#### Dataset entries:
........

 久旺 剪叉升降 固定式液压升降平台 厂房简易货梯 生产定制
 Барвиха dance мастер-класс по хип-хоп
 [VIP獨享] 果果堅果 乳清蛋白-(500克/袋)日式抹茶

........

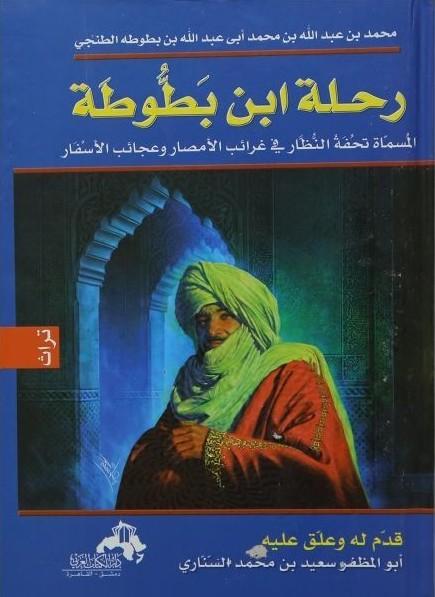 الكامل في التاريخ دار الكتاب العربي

........

#### Exercise brief:
Using the material above, transcribe exactly the lines from the line with "久旺 剪叉升降 固定式液压升降平台 厂房简易货梯 生产定制" to the line with "[VIP獨享] 果果堅果 乳清蛋白-(500克/袋)日式抹茶"; both count, and nothing else goes in.

#### Solution to this problem:
 久旺 剪叉升降 固定式液压升降平台 厂房简易货梯 生产定制
 Барвиха dance мастер-класс по хип-хоп
 [VIP獨享] 果果堅果 乳清蛋白-(500克/袋)日式抹茶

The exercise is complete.